Most of all, I want to say this: this GFC is not doom and gloom. It is a massive, cosmic (if that doesn’t sound too cheesy) correction. A massive global opportunity. We have the chance to reflect on our over-consumption, to shrug off the illusion of the individual as a celebrity and the pressure to purchase the overblown trappings of creating such a fantasy, to shrug off the notion of status and worth linked to consumption, to cut back on our unnecessary spending, to cut back on clutter, on waste, on energy consumption and live more real, simple and FREE lives, grounded in family and community.

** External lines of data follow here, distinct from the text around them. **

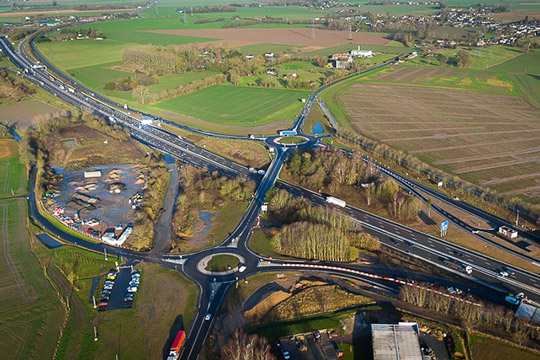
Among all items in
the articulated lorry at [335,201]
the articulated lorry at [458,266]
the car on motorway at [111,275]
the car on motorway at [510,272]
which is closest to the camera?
the car on motorway at [510,272]

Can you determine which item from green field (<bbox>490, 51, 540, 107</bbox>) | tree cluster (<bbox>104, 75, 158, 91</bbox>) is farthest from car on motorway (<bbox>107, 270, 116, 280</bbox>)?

This GFC is a wonderful lesson. A true lesson – the market should not decide and you should not be fooled by the market. The market is an abstract, a word. Just as you are not a brand or an image, you are a divine energy manifesting as a human. The luxe lifestyle and greed of the financial sector given its conscienceless free reign are over. The correction is here and the sun is still coming up tomorrow morning. There is love and joy and non-attachment.
Nothing can change that.
*BFG – Big Friendly Giant – a popular children’s picture book.
**TLA – three letter acronym, a term anthropologists use to piss off corporate obsessives
You’re on Facebook and Twitter? How is it we haven’t connected up yet??

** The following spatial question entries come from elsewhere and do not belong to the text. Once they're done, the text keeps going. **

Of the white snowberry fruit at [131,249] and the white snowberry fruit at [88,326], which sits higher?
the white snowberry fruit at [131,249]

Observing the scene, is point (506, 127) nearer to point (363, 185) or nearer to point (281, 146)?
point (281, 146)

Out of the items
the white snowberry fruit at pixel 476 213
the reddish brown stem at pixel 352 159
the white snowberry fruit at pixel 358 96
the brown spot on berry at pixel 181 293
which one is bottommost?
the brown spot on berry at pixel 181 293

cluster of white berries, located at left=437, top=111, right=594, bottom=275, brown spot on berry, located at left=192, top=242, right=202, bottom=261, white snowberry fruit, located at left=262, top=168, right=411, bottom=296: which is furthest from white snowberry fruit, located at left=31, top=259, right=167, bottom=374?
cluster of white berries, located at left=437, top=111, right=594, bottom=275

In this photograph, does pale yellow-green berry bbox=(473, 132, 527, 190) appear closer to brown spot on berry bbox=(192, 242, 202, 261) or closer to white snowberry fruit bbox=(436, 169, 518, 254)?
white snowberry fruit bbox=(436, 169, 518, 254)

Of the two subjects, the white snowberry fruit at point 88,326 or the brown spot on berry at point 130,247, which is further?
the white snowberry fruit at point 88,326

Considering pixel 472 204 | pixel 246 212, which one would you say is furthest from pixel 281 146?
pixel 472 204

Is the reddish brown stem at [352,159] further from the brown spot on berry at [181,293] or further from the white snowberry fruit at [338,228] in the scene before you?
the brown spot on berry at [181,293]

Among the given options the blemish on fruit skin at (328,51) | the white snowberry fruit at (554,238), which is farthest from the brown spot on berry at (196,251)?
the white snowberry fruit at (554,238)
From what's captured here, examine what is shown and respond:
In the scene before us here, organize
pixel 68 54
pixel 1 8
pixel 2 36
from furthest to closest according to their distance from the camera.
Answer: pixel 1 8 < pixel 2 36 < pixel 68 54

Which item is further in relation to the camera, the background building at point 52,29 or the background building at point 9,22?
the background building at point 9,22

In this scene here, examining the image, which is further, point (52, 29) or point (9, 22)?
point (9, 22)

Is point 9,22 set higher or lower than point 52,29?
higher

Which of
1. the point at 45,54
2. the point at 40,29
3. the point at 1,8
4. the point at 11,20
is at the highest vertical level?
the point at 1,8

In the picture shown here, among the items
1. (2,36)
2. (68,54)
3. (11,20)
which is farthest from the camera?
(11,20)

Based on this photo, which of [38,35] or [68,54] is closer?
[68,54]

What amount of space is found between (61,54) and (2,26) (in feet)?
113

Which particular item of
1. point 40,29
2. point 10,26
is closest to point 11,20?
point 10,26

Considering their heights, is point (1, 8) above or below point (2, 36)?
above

I too, find Facebook quite annoying now (why oh WHY did they implement the last lot of changes, geez!). But yeah, its great for keeping tabs on overseas/interstate friends. Fo’ sure.
Most inventions aren’t used the way they were intended. That’s why user experience testing (part of the sort of work I do, when I have a job, which I don’t because of the GFC!!) 😉 – is so interesting.
Yeah, yeah, fair enough with all the need to balance out growth and stuff. But I’d still like a job. And I might have to move again to get one! Sydney has much more work for my industry right now. Sad, but true.
I agree, that money could be better spent that handing out what really is just a pittance to all and sundry (and which, will no doubt be spent without much thought), but right now its gonna be extra $ for me I can’t say no to! And there are no plasma TV’s in my near (or probably distant) future. Thank goodness!
Hey Svasti,
My surname’s Markham so just look me up on Facebook.
Yes, I had you in my thoughts when I wrote the post – it wasn’t indented to detract from the impact of losing a job for you or anyone. Just to point out that things actually aren’t as bad as the media and pessimists are making out.
And yes, I’m not saying no to the $900, either! But it will be going into my savings account (although Gary is planning to buy a new gadget with it).